Supplied text.
┌──
Discussion in 'Modern foreign languages' started by musiclover1, Jul 19, 2012.

  1. musiclover1

    musiclover1 New commenter

    I've just spent all year seating my mixed ability classes in 'high-low' ability pairs, so that the able ones can help the weaker ones. I can't say it's really worked: it separates the problematic pupils, but they generally don't want to be helped and the good pupils have less fun trying to encourage the less keen ones to get on with the work.
    Now I've heard that some teachers seat their classes in ability groups (like at my son's primary school) - can I hear a bit more about how that works, please?
    And can I have some more tips on mixed ability teaching, please?
    Thanks
     
  2. musiclover1

    musiclover1 New commenter

    I've just spent all year seating my mixed ability classes in 'high-low' ability pairs, so that the able ones can help the weaker ones. I can't say it's really worked: it separates the problematic pupils, but they generally don't want to be helped and the good pupils have less fun trying to encourage the less keen ones to get on with the work.
    Now I've heard that some teachers seat their classes in ability groups (like at my son's primary school) - can I hear a bit more about how that works, please?
    And can I have some more tips on mixed ability teaching, please?
    Thanks
     
  3. noemie

    noemie Occasional commenter

    I seat mine in ability groups. It's not massively scientific, just based on their end of term results from the previous year, but it's fairly successful. I have rows of 4 or 6 so it's quite easy to do, and I can even decide on boy/boy or boy/girl combinations if I want to. It works well as I can hand out worksheets that I've differentiated without pupils even realising - pass this down your row, etc. The low abilities are at the front so I can help out more easily and they are closer to the board so less likely to have their minds wander off as well (also closer to dictionaries).
    I like that system. I can quite easily mix up the groups by asking one row to turn around and work with the person behind them, but generally I like them to work in ability groups.
     
  4. I do boy/girl wherever possible and only seat boys or girls together who I think I can trust to work well together. Mine are in tables of two and so far it's worked well. However I do change my seating plans quite a bit - usually once a term, but I have had a couple of top sets where the seating plan has worked from the off and been fine.
     
  5. musiclover1

    musiclover1 New commenter

    Noemie, don't the kids notice that they're sat by ability? What else do you do apart from handing out differentiated worksheets? How 'mixed ability' are they?
    My husband, by the way, went to a French (private) primary school for a couple of years, and he told me that all the kids were sat in the order of their last test result, with the top achievers at the back, and the bottom achievers at the front, so he arrived and was sat at the front, and then gradually moved further and further towards the back. I couldn't believe it when I heard that! In my German school we were always allowed to sit wherever we wanted, and test results were meant to be nobody else's business - you'd certainly not sit someone by their last test result or discuss their grades publicly (not that I'm suggesting you do - just musing....)
     
  6. veverett

    veverett Occasional commenter

    Has anyone ever asked the parents of the clever hardworking girls what they think of the "idea" of putting the naughty boys next to them. Outrageous idea.
     
  7. noemie

    noemie Occasional commenter

    Of course they know they are sat by ability (they're not daft!), and as for test results they're the first ones to discuss them with each other ("hey, what did you get?" etc). I'm sure they'd work out just as easily if I sat them low/high ability - I remember at school my new teacher sat me next to the weakest girl in the class, and I worked it out immediately.
└──
Supplied entries.
┌──
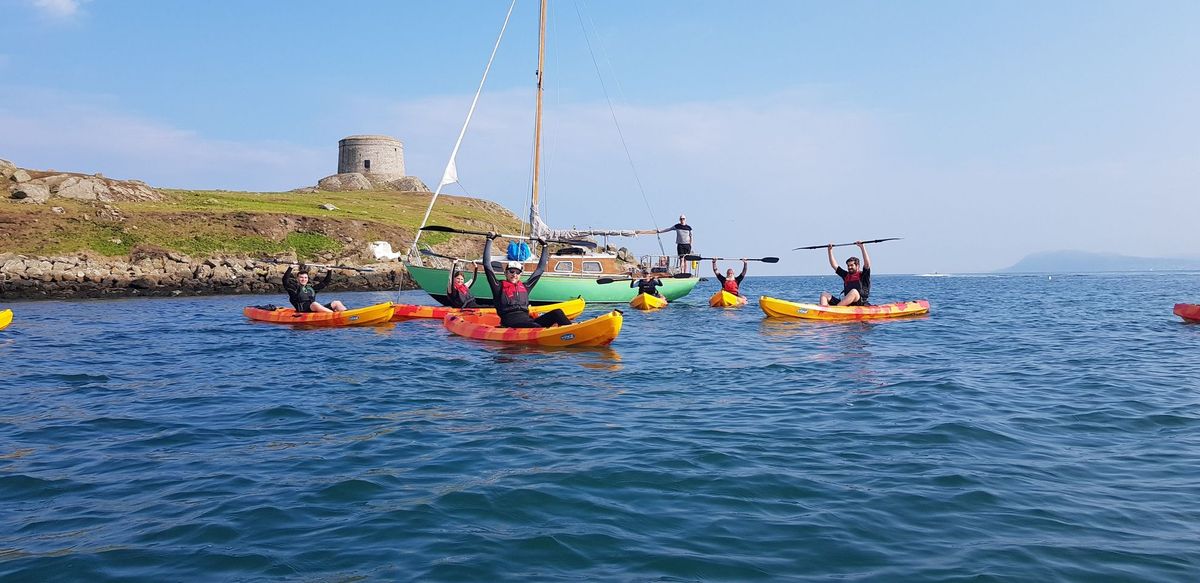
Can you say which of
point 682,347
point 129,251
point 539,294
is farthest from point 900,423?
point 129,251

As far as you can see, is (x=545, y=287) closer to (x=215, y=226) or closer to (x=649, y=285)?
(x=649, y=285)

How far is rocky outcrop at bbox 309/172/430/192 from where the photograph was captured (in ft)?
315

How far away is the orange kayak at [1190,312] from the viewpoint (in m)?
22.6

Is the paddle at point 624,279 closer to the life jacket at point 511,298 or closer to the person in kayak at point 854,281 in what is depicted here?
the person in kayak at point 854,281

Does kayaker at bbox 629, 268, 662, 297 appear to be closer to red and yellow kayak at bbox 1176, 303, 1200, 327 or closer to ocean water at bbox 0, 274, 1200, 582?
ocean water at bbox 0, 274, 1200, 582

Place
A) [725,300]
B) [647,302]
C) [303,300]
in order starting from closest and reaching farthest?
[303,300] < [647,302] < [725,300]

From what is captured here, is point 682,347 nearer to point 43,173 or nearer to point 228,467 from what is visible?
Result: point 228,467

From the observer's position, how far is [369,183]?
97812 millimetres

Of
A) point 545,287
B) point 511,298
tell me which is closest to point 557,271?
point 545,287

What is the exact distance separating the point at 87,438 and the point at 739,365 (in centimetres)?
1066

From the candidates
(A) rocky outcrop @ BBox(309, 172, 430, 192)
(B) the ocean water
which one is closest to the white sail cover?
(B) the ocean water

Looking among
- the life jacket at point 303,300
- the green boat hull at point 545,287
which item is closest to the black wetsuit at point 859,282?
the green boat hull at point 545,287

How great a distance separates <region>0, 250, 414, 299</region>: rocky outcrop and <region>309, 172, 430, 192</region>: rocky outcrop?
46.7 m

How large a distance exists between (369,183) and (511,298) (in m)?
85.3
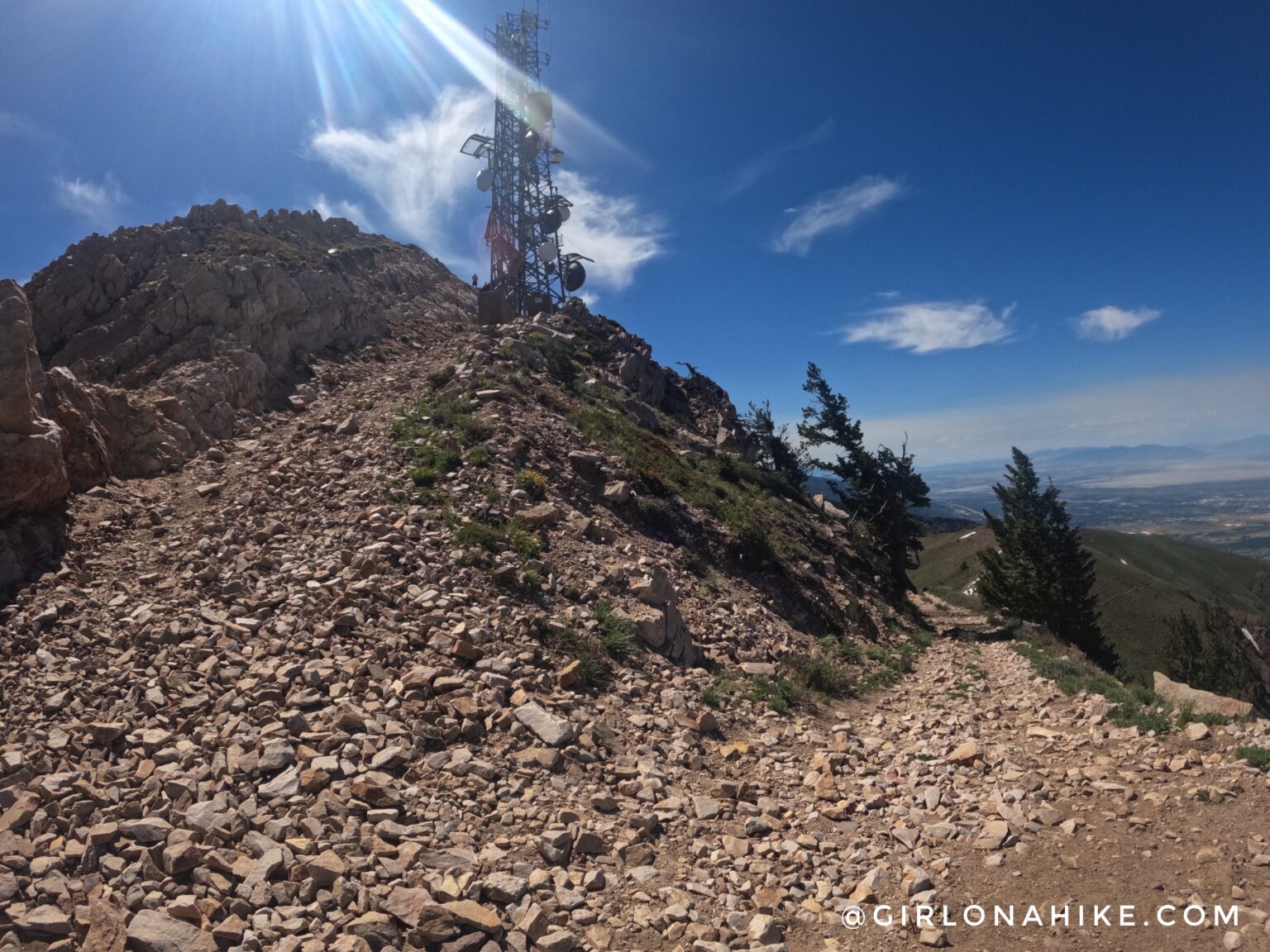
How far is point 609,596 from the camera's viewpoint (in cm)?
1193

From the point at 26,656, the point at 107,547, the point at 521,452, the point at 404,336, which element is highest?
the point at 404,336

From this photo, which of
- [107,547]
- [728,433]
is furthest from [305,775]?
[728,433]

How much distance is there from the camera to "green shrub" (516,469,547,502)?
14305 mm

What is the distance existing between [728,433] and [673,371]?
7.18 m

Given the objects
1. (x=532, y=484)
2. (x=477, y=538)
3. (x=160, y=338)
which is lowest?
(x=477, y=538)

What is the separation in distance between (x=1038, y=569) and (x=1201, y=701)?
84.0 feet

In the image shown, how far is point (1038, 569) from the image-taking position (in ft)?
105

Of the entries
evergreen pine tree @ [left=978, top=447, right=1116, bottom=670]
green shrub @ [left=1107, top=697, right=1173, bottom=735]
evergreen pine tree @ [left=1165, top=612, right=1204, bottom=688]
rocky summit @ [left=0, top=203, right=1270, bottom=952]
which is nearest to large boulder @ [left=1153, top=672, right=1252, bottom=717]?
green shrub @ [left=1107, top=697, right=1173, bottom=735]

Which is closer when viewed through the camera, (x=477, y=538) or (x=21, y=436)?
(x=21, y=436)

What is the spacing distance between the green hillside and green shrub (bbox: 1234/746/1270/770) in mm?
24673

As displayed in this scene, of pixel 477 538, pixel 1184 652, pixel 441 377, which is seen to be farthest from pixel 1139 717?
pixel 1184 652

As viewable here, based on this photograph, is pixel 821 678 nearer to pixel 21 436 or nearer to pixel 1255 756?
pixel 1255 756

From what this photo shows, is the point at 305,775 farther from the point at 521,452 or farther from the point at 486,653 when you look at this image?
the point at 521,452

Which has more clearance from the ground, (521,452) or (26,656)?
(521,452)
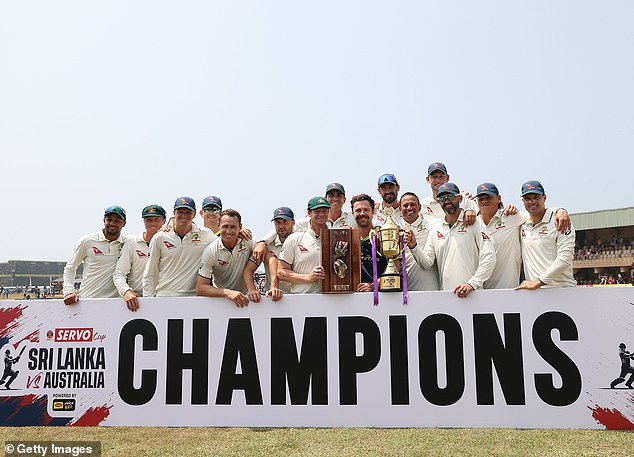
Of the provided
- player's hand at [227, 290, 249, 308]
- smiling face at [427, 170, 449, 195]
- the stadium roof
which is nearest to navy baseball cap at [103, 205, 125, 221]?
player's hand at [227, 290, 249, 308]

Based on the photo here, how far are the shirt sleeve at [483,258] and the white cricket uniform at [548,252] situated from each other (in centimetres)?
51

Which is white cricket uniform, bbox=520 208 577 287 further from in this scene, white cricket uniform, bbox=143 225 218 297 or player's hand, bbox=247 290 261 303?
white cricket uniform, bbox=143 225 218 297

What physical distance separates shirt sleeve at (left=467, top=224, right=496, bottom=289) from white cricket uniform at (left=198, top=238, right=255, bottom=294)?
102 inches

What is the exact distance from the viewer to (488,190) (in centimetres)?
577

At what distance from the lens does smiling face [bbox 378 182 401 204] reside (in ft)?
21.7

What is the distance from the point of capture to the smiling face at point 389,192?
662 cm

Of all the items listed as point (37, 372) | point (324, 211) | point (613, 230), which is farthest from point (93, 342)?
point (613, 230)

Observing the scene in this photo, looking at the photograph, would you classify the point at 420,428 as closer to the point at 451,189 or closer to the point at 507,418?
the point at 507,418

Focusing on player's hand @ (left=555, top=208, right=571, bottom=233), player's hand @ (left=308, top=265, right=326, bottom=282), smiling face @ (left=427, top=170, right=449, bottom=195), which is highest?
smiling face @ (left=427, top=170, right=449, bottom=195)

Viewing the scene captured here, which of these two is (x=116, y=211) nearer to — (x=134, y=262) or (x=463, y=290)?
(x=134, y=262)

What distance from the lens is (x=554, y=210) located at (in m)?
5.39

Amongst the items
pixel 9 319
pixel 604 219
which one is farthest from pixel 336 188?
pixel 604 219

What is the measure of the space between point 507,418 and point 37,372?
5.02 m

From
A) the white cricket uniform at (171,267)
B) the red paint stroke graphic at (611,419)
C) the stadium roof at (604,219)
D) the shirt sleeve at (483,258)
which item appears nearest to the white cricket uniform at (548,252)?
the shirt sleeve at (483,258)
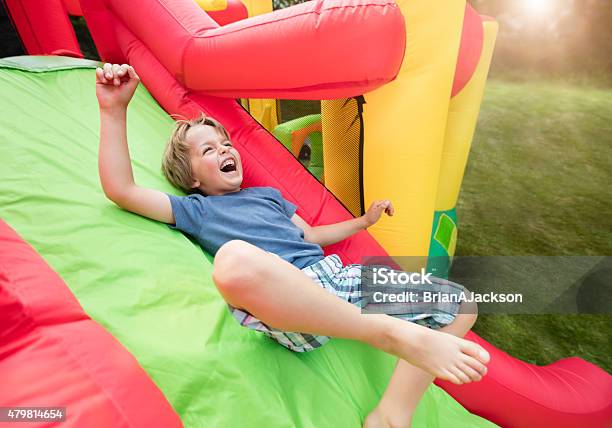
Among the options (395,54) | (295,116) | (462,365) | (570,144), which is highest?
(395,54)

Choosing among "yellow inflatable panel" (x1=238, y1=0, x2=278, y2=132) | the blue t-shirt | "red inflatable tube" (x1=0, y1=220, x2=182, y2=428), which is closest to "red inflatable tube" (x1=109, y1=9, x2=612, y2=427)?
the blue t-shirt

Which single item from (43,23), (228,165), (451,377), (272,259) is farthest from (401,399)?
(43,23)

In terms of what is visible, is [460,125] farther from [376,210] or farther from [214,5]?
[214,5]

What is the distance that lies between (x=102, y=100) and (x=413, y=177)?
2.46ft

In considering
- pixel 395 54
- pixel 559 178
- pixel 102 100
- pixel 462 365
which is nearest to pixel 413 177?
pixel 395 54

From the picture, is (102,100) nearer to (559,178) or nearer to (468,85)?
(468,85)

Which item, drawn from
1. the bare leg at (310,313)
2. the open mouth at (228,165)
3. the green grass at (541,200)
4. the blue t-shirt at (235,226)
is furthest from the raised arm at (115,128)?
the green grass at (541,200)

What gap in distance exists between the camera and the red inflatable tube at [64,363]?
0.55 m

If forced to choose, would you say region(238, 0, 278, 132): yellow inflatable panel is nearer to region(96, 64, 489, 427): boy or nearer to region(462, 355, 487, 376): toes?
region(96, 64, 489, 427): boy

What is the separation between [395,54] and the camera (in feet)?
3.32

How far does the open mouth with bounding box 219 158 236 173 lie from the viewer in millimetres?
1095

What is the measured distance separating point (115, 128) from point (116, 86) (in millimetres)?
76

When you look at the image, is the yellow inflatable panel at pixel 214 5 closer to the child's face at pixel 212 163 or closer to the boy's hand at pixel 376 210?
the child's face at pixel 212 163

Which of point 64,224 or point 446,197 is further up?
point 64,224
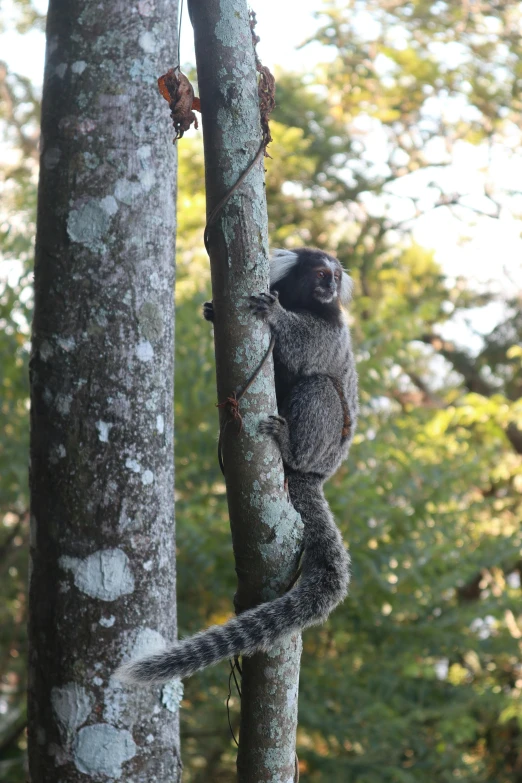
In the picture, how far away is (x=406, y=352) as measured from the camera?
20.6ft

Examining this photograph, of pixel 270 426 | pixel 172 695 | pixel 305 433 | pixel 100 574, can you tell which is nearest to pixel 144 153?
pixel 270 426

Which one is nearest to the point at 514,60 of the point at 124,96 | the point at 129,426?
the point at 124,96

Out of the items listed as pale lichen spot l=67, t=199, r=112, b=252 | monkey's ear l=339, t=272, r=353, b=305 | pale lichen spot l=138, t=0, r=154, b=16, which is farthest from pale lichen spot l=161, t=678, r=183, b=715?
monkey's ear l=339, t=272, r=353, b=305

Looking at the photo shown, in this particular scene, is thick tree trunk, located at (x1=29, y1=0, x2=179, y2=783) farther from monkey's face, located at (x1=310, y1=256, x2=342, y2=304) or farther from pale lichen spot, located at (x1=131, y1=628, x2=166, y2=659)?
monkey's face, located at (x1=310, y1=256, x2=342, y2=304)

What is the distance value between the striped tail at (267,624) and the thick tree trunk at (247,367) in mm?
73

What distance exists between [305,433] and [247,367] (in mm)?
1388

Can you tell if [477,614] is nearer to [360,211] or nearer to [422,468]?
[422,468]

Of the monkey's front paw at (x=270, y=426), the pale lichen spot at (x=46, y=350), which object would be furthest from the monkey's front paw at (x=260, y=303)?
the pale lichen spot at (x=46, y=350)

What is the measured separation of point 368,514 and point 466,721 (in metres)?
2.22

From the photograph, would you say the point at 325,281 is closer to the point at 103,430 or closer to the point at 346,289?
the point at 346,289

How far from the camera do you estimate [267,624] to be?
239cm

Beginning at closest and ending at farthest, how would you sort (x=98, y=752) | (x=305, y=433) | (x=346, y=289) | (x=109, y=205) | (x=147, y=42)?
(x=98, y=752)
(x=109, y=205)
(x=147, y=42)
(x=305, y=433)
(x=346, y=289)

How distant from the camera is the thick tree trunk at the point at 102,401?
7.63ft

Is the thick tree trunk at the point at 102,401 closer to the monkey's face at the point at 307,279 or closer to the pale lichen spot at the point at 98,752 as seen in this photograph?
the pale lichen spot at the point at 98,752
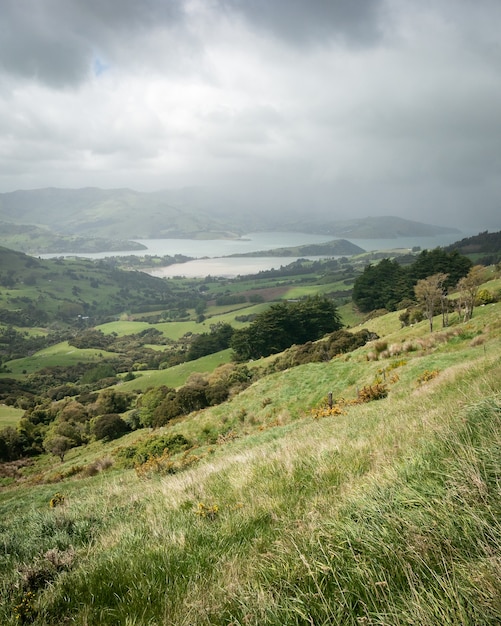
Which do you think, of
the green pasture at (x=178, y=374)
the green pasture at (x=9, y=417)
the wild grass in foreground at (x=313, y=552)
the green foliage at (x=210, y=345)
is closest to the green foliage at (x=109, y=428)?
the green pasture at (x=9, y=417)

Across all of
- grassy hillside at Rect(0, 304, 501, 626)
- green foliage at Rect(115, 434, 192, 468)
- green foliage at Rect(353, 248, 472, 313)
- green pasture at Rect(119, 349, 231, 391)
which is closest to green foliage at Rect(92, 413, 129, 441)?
└──
Challenges.
- 1) Answer these about the seating discussion:
(a) What are noemie's ability groups based on?
(b) At the French private primary school, where were the top achievers seated?
(c) How often does the author of post 4 usually change seating plans?
- 2) How would you put this sentence from the seating discussion into Spanish: "Mine are in tables of two and so far it's worked well."
- 3) Rewrite the stretch from "5. musiclover1" through "ability' are they?" in the seating discussion, putting "handouts" in place of "worksheets".
You can answer everything from the text alone; the records aren't needed.

Per-task answers.
- 1)
(a) Their end of term results from the previous year.
(b) At the back.
(c) Usually once a term.

- 2) Los míos están en mesas de dos y hasta ahora ha funcionado bien.

- 3)
5. musiclover1

    musiclover1 New commenter

    Noemie, don't the kids notice that they're sat by ability? What else do you do apart from handing out differentiated handouts? How 'mixed ability' are they?